Problem:
Reproduce, word for word, the stretch of the article on Kofi Annan from "The UN flag" through "died in Switzerland.".

Text shown:
World leaders have since Saturday taken turns to pay tribute to the departed world icon of politics, peace and diplomacy, Kofi Annan.
The UN flag on saturday was flown at half mast in honour of the memory of the former United Nations (UN) Secretary General, Mr. Kofi Annan, who died in Switzerland.
After the death of Mr. Annan, former Ghanaian Presidents Jerry John Rawlings and John Dramani Mahama and some world leaders, including the UN Secretary General, Antonio Gutteres, have paid glowing tributes.
Others are the British Prime Minister, Theresa May; Russian leader, Vladimir Putin; French President Emmanuel Macron and Indian Prime Minister Narendra Modi.
Kofi Atta Annan, son of Kodandros section of Kumasi, Ghana born on April 8, 1938 died in a hospital at the Swiss City of Bern reportedly from a short illness. He had been living near Geneva for several years. Reports say Ghana’s President Nana Akufo-Addo has announced a week of mourning for one of their greatest compatriots. Indeed, Kofi Annan enters the world history book of records as the first and for now the lone African South of the Sahara to accede to the position of the UN Secretary-General. On December 13, 1996, the UN Security Council recommended him to replace the previous Secretary-General of the UN, Egyptian-born Boutros Boutros-Ghali whose second term faced the veto of the United States of America. The accession of Kofi Annan to the post of UN Secretary-General came to crown his long years of work at the UN that started in 1980 when he became the head of personnel for the office of the UN High Commission for Refugees (UNHCR) in Geneva and in 1983 he became the director of administrative management services of the UN Secretariat in New York.

The data:
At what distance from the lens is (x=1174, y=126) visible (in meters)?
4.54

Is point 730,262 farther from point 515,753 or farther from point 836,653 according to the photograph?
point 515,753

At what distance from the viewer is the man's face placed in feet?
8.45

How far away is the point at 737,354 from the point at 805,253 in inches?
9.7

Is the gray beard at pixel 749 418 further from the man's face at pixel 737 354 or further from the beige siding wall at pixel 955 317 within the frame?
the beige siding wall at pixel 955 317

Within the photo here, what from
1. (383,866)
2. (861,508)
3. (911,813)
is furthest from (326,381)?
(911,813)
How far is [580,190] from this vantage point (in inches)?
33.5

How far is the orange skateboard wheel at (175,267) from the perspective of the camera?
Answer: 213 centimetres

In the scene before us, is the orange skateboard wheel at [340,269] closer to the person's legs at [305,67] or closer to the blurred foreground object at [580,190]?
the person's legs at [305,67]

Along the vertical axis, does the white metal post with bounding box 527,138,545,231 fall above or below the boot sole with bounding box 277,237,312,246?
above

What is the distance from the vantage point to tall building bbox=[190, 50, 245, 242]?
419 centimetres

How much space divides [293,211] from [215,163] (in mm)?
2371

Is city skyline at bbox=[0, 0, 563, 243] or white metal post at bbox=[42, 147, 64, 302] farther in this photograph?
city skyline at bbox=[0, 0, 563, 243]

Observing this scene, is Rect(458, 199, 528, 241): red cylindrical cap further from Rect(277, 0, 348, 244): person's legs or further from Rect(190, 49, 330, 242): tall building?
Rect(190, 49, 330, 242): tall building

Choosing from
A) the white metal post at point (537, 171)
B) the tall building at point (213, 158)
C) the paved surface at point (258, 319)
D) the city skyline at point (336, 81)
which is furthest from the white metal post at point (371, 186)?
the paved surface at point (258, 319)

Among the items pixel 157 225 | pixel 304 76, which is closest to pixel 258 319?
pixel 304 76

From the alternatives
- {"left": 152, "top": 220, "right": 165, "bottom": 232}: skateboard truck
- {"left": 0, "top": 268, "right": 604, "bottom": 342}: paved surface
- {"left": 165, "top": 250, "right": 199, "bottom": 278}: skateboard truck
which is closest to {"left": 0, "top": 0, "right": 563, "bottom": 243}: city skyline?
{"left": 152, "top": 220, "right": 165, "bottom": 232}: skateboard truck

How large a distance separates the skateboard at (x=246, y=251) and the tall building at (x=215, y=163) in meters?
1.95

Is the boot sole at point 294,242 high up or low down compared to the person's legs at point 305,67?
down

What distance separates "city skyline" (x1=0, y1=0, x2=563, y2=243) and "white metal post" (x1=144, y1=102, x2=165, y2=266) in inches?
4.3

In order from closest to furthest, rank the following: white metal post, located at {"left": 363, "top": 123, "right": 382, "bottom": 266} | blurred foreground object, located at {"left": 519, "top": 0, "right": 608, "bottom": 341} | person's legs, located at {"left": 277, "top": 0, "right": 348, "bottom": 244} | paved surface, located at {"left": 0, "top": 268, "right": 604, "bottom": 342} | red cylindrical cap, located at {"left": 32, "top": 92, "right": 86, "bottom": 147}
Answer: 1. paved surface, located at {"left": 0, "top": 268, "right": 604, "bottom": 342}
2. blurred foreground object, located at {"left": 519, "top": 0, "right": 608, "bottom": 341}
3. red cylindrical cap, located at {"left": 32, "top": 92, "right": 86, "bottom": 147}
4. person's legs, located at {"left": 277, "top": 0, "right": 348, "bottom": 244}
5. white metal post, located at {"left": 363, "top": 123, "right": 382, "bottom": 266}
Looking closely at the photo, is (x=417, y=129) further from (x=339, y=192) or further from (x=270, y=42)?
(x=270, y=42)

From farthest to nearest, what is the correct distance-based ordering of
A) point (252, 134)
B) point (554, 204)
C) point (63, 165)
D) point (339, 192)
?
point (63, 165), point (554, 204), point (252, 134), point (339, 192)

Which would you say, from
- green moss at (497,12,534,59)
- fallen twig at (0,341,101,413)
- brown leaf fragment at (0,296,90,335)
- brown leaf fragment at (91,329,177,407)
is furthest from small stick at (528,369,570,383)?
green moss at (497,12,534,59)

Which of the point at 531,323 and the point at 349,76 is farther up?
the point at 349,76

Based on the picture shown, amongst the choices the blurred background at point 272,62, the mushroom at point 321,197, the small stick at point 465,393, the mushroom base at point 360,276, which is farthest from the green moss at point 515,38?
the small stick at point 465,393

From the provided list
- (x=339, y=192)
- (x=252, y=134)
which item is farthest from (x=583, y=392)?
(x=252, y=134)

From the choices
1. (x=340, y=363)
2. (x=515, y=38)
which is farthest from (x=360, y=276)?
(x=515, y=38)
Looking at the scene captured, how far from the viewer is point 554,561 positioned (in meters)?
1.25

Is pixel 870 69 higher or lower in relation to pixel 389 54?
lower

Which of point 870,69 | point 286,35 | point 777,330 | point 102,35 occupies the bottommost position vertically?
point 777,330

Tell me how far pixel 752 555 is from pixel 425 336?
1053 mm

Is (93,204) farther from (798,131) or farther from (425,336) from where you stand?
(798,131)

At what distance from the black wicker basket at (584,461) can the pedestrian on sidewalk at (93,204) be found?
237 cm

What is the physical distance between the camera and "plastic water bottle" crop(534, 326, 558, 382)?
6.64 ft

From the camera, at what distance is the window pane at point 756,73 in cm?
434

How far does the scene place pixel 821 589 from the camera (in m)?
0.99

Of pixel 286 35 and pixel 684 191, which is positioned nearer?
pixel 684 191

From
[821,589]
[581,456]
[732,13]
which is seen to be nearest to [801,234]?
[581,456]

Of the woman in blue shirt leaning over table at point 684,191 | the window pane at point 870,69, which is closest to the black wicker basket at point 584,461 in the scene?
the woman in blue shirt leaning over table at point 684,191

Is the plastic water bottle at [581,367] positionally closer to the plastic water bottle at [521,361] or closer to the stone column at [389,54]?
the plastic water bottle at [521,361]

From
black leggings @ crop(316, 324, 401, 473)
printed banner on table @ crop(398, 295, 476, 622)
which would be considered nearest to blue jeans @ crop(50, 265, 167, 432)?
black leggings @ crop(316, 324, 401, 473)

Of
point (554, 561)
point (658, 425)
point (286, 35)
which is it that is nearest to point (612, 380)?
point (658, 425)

Result of the exercise:
The UN flag on saturday was flown at half mast in honour of the memory of the former United Nations (UN) Secretary General, Mr. Kofi Annan, who died in Switzerland.